Segment Start: SOURCE TEXT

This article is part of the supplement: ACM Conference on Bioinformatics, Computational Biology and Biomedicine 2011
Algorithms for optimizing cross-overs in DNA shuffling
1 Dept of Computer Science, Dartmouth College, 6211 Sudikoff Laboratory, Hanover, NH 03755, USA
2 Dept of Biological Sciences, Markey Center for Structural Biology, Purdue Cancer Center, and Bindley Bioscience Center, Purdue University, West Lafayette, IN 47907, USA
BMC Bioinformatics 2012, 13(Suppl 3):S3 doi:10.1186/1471-2105-13-S3-S3Published: 21 March 2012
DNA shuffling generates combinatorial libraries of chimeric genes by stochastically recombining parent genes. The resulting libraries are subjected to large-scale genetic selection or screening to identify those chimeras with favorable properties (e.g., enhanced stability or enzymatic activity). While DNA shuffling has been applied quite successfully, it is limited by its homology-dependent, stochastic nature. Consequently, it is used only with parents of sufficient overall sequence identity, and provides no control over the resulting chimeric library.

Segment End: SOURCE TEXT
Segment Start: DATA SUPPLIED

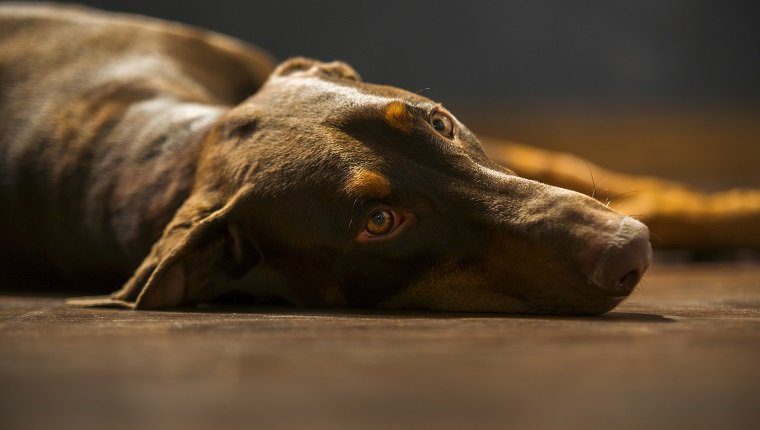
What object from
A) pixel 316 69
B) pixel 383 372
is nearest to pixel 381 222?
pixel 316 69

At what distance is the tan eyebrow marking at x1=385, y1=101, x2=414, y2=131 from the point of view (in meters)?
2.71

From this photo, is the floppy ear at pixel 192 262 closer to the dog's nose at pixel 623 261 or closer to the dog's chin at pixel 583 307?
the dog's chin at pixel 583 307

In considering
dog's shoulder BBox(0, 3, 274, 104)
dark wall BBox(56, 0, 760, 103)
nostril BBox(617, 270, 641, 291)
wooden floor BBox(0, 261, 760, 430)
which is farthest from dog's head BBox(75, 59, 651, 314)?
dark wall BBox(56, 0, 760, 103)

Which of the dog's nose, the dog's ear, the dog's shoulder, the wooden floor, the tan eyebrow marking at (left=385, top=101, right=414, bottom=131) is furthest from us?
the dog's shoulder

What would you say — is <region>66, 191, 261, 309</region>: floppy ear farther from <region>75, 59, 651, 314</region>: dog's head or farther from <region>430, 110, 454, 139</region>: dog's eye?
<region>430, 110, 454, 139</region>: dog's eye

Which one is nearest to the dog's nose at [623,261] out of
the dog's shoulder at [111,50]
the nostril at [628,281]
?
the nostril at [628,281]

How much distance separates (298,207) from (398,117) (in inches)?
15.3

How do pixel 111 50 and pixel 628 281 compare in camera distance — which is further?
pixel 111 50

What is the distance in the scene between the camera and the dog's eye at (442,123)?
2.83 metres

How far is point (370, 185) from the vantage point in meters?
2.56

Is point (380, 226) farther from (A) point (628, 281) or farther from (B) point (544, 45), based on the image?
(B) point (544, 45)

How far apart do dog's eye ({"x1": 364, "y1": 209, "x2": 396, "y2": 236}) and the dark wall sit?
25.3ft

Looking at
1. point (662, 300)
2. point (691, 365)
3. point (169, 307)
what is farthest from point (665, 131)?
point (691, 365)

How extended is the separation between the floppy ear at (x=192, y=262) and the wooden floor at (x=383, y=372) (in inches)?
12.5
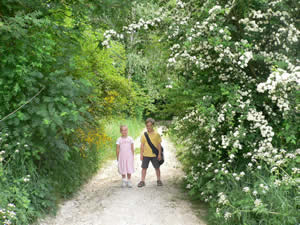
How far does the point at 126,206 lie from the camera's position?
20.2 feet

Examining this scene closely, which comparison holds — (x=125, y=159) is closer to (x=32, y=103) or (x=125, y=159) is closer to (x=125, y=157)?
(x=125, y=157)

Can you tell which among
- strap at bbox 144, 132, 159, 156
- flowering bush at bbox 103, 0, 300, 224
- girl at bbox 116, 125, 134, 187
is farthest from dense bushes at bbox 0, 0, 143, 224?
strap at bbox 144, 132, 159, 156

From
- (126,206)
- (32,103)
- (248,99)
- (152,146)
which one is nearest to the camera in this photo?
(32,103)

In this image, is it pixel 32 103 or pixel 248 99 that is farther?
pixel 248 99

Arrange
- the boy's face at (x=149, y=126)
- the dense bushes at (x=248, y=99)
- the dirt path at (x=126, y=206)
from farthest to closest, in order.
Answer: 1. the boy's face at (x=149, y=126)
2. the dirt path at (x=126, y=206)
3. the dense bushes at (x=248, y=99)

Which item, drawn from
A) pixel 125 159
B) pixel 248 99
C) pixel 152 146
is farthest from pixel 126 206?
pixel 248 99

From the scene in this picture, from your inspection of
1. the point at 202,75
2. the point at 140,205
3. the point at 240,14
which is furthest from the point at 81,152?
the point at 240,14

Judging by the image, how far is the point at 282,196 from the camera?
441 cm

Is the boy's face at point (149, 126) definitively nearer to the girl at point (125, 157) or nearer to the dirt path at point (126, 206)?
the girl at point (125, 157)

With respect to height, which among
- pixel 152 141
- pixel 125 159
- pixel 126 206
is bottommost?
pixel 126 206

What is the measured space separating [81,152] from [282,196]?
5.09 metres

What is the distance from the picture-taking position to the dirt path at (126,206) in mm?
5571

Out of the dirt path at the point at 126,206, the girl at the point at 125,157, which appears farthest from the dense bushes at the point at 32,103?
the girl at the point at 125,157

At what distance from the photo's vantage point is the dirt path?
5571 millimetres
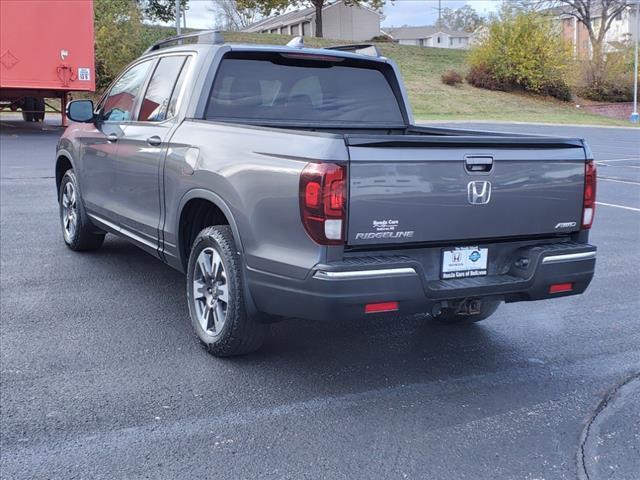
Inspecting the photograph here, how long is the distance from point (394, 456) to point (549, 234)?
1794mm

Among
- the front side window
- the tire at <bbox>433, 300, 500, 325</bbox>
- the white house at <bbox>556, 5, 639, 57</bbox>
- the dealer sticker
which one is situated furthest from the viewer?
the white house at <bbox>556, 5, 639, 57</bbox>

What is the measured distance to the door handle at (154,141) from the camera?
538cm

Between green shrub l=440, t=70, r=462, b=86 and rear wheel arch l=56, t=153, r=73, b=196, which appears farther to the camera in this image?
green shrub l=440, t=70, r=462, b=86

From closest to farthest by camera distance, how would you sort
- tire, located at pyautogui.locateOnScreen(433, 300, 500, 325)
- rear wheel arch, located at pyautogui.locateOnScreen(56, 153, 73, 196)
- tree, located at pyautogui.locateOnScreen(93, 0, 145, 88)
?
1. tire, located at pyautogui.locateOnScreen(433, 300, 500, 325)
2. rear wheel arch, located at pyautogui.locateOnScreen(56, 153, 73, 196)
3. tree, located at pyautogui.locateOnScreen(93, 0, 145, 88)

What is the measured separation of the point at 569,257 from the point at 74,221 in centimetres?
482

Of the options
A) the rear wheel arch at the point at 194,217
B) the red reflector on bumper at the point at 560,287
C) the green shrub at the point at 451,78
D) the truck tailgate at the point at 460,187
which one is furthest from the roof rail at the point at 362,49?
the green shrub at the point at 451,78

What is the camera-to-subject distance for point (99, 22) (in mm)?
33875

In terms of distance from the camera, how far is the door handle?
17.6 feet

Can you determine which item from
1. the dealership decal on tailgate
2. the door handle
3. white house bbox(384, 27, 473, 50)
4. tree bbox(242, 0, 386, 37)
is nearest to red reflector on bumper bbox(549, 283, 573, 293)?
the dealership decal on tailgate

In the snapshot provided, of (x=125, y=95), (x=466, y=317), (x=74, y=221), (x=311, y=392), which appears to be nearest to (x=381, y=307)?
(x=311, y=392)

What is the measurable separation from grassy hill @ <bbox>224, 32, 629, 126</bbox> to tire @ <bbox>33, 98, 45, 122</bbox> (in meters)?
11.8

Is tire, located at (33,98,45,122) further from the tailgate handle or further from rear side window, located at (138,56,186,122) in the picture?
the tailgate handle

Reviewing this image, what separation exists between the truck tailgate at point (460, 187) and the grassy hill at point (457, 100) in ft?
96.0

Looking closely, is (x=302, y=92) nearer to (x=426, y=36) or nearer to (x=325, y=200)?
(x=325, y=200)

Segment End: DATA SUPPLIED

**ACTIVITY A:** According to the DNA shuffling text, what limits DNA shuffling?
**ACTIVITY B:** Resume the DNA shuffling text after its last sentence.
The rows have nothing to do with the DNA shuffling text.

**ANSWER BOX A:** Its homology-dependent, stochastic nature.

**ANSWER BOX B:**
This paper presents efficient methods to extend the scope of DNA shuffling to handle significantly more diverse parents and to generate more predictable, optimized libraries. Our CODNS (cross-over optimization for DNA shuffling) approach employs polynomial-time dynamic programming algorithms to select codons for the parental amino acids, allowing for zero or a fixed number of conservative substitutions. We first present efficient algorithms to optimize the local sequence identity or the nearest-neighbor approximation of the change in free energy upon annealing, objectives that were previously optimized by computationally-expensive integer programming methods. We then present efficient algorithms for more powerful objectives that seek to localize and enhance the frequency of recombination by producing "runs" of common nucleotides either overall or according to the sequence diversity of the resulting chimeras. We demonstrate the effectiveness of CODNS in choosing codons and allocating substitutions to promote recombination between parents targeted in earlier studies: two GAR transformylases (41% amino acid sequence identity), two very distantly related DNA polymerases, Pol X and β (15%), and beta-lactamases of varying identity (26-47%).
Our methods provide the protein engineer with a new approach to DNA shuffling that supports substantially more diverse parents, is more deterministic, and generates more predictable and more diverse chimeric libraries.